After your ride (and maybe a couple of drinks), it’s time for some pampering. The Allison’s 15,000-square-foot spa is just the thing (at the end of your service, they’ll tell you how to massage Fido). A pet-specific meal from the hotel’s restaurant—fresh steak and steamed vegetables, perhaps, or a homemade, bacon-laced treat—will win your pet over as well.
The 35-acre, 85-room inn has trails connecting its seven acres of vineyards with the rest of the forested property. Rooms start at $330, plus $50 a night for each pet (includes bowls, filtered water, and home-baked dog treats)
Recently crowned Dogtown USA by Dog Fancy magazine, Bend, Oregon, is littered with dog-friendly restaurants, businesses, trails, and off-leash areas. Among its 17 microbreweries (that’s in a town with a population of fewer than 80,000), it even has its own canine beer: Dawg Grog. A stay at the local Auberge Resort at Pronghorn will introduce your canine to Boneyard Brewery’s magic elixir, made of malted barley, water, liquid glucosamine (for joint health), and organic vegetable broth.
The resort—known mainly for its Jack Nicklaus golf course—is a pooch-centric place to post up for your adventures in Bend. Just 16 miles north of the town, the resort is perfectly situated for hikes at Smith Rock State Park, 20 minutes away. When you’re not getting vertical in this iconic climbing playground, where more than 1,000 bolted routes look over the meandering Crooked River, hike the 3.8-mile Misery Ridge loop. It ascends more than 1,000 feet to the summit of the eponymously named ridge—with views of the Monkey Face self-standing rock pillar and Oregon’s Cascades—which cuts through Smith Rock State Park. Another option: walk your dogs to the resort’s two 1,000-foot-long lava tubes. Rooms start at $195, plus a $75 pet fee (includes dog beds, bowls, dog bags, and a walking map of the property)
Loews Coronado Bay Resort
San Diego, California
It might not be every canine’s cup of, well, bones, but how about a day in the waves with a board—for your pooch? Yup, thanks to a partnership between the Coronado Surfing Academy and the Coronado Dog Beach, Loews Coronado Bay has been offering dog surfing lessons for the last eight years. No need to bring a life jacket—they’ll be provided for you and your dog. Just drive five miles down the road to Coronado Dog Beach and for $60, your pup will get a one-hour lesson in the waves. According to the Surf Academy, dogs who dig water—like labs and English bull dogs—are always wagging away. The instructors take the dogs and owners out into waist-deep water and push them into gentle three-foot waves.
After hanging ten together, head to the hotel’s Bay Terrace restaurant for surf and turf—your canine companion’s dinner includes salmon or beef, rice, and veggies. Or order room service from the hotel’s pet menu.
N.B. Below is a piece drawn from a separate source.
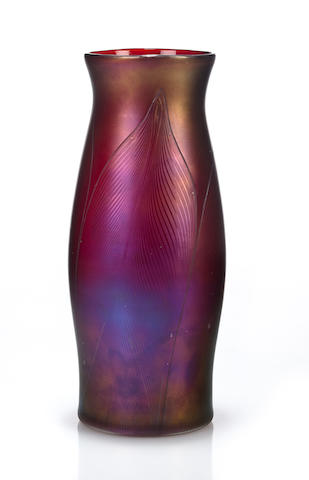 An early Loetz feather-decorated iridescent blue glass vase 1898-1899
Rooms start at $219, plus $25 a night for each pet (includes dog beds, bowls, and treats)
El Portal Sedona Hotel
Steve and Connie Segner’s property, El Portal Sedona Hotel, is so pet-friendly, your dogs will stay for free. The Segners, with a background in pet shops and pet-food development, have four basset hounds of their own—two of which are the “hotel” dogs.
Located on Oak Creek, in the Southwest’s red-rock central, many of the resort’s 1,000-square-foot rooms have their own enclosed yards for easy doggie-bathroom breaks. Though the resort itself has more than 16 miles of walking paths, the Segners are happy to shuttle you and your dogs to a trailhead nearby. Their recommendation? Marg’s Draw, just two miles from the hotel. The 2.5-mile trail traces crimson rock formations before ending as giant slabs of red rock in a bowl surrounded by mountains.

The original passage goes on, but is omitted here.